During summer 2005, CCD Energy Services began to evaluate alternative HDD methods for the installation of oil and gas pipelines in environmentally sensitive areas. When we began our study, the only method for rock boring involved the use of a mud motor and the related risks associated with an uncontrolled release of drilling fluid.
CCD Energy Services recognized the need to find a better solution for HDD rock drilling that mitigated the environmental risks. Since then, we have developed and implemented a series of processes and procedures that meet our environmental goals. Of the various procedures that have been developed, the most significant improvement incorporates the use of a compressed air-driven percussion hammer to bore through rock formations. Our experience to date has shown that our air drilling methods greatly reduces the environmental risk when attempting difficult and highly fractured rock bores.
Air drilling uses large volumes of air instead of large volumes of drilling mud to power the drill head and to extract the cuttings. Using air instead of drilling mud eliminates the severity of a frac-out. If a frac occurs with air, the containment can often be done with a shovel and a few sand bags.
Drills which encounter combinations of soft and hard formation, with the related loss of circulation, greatly lend themselves to air drilling.
CCD Energy Services recently completed two environmentally sensitive crossings across the West Kiskatinaw River near Dawson Creek in British Columbia, Canada. These crossings provided the opportunity to demonstrate our air drilling techniques. Some of the numerous challenges included: limited access, shortened bore length, shallow no-drill zone, extreme cold weather, and three quarters of the bore length required accurate steering.
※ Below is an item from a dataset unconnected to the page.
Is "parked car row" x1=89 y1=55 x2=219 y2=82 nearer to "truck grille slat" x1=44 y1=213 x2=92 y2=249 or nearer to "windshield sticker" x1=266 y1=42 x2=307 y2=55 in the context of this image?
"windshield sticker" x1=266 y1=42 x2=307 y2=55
In addition, the bore encountered combinations of clay, sandstone, shale layers and a hydraulic aquifer connection to the river. During the drill, we were constantly monitoring the river since the drill path went under a trout spawning area and was the water supply for Dawson Creek. We had visits from Department of Fisheries and Ocean, Oil and Gas Commission and B.C. Ministry of the Environment. Since air drilling is new to these regulatory agencies we were under the highest scrutiny.
We completed the project with great success and now have the endorsement of all these government agencies in regards to environmental air drilling.